Alison M El Ayadi; Nuriya Robinson; Stacie Geller; Suellen Miller

Disclosures

Expert Rev of Obstet Gynecol. 2013;8(6):525-537. 

In This Article

Five-year View

Contemporary resuscitation approaches for PPH are not evidence-based, and recent research suggests that while volume resuscitation followed by RBC transfusion corrects hypovolemia, this approach worsens dilutional coagulopathy and enhances fibrinolysis, leading to poor patient outcomes. Trauma literature reports improved outcomes with increased FFP to RBC ratios, and research is underway to improve the evidence base for defining optimal blood transfusion protocols, particularly among the obstetric population. Mass transfusion protocols are beginning to be developed in the community hospital setting, which will improve treatment capacity and patient outcomes in these settings.
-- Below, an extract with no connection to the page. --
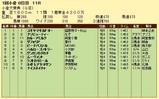 第9S:02月2週 小倉大賞典 競争成績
Similarly, more rapid selection of blood products, normally a multi-hour process, is enabled by a greater capacity of point-of-care monitoring via thromboelastometry-based machines housed in the labor ward.

Randomized trials are currently ongoing around the administration and timing of fibrinogen concentrate, and the role of TXA for PPH. Results will be available within the next few years and will provide valuable guidance for including these agents in broad recommendations for treatment of PPH.
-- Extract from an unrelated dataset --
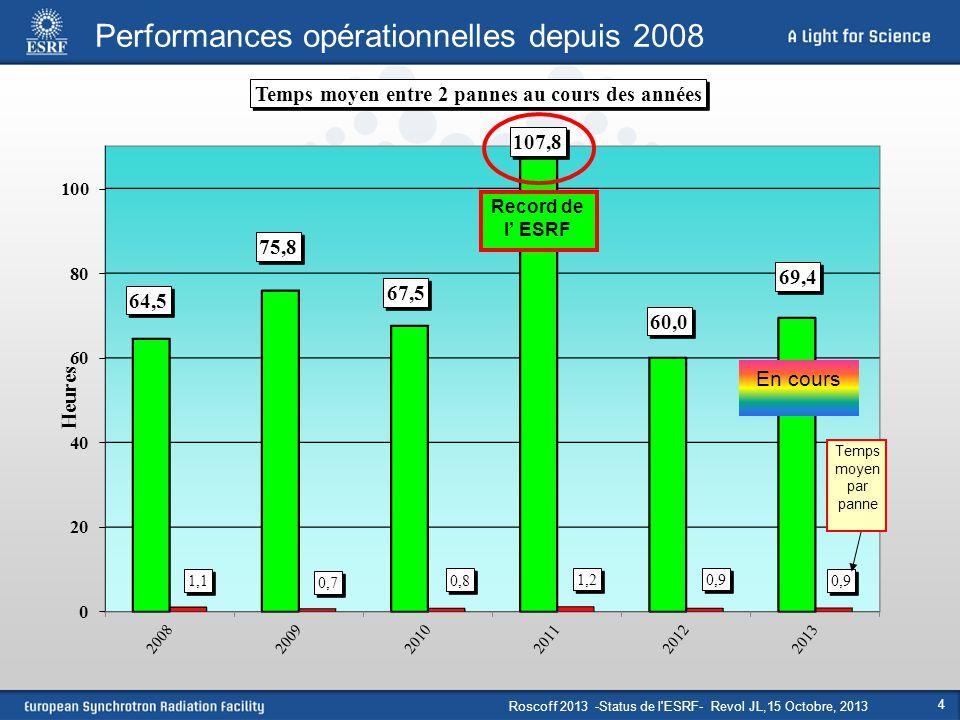 Roscoff 2013 -Status de l ESRF- Revol JL,15 Octobre, 2013 ESRF 2BA PETRA III2BA NSLS II2BA MAX IV7BA Sirius5BA Spring-86BA ESRF7BA Performance des anneaux de stockage (sources actuelles et futures) Émittance horizontale 4000 pm – 6 GeV, Opérationnel 1000pm – 6 GeV, Opérationnel ~350pm – 3 GeV, construction ~300pm – 3 GeV, construction ~250pm – 3 GeV, au programme ~70 pm – 6 GeV, au programme ~150 pm – 6 GeV, au programme Augmentation presque linéaire de la luminosité jusqu'à 50-100 pm Pour des émittances plus faibles, le gain devient moins linéaire à cause : - de la limite de diffraction - du '''mismatch' du faisceau d'électrons et du faisceau de rayonnement X Sources de lumière de faible émittance 25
Greater attention is being paid to the development and implementation of low-cost health technologies to improve access to medical and first-aid devices in low-resource areas such as an IUB and the NASG, and low-technology blood pressure devices designed to trigger the process for referral by community health workers.

Medical education focusing on improving obstetrics and gynecology trainee knowledge and incorporating PPH teaching and drills into residency, nursing and midwifery curricula will improve provider and team preparedness for managing PPH. Greater use of obstetric warning systems and more precise identification of warning thresholds such as the shock index to trigger focused medical attention should expand across facilities. Similarly, evidence-based algorithms have recently been developed for risk prediction of PPH; there may be a future role for individualized medicine, including risk assessment and practice of anticipatory medicine in this field, though the evidence base is undeveloped.

Globally, task shifting for maternal health functions is necessary to improve broad access to lifesaving technologies. Emphasis on training to improve the capacity and effectiveness of non-clinicians and non-physician clinicians is crucial.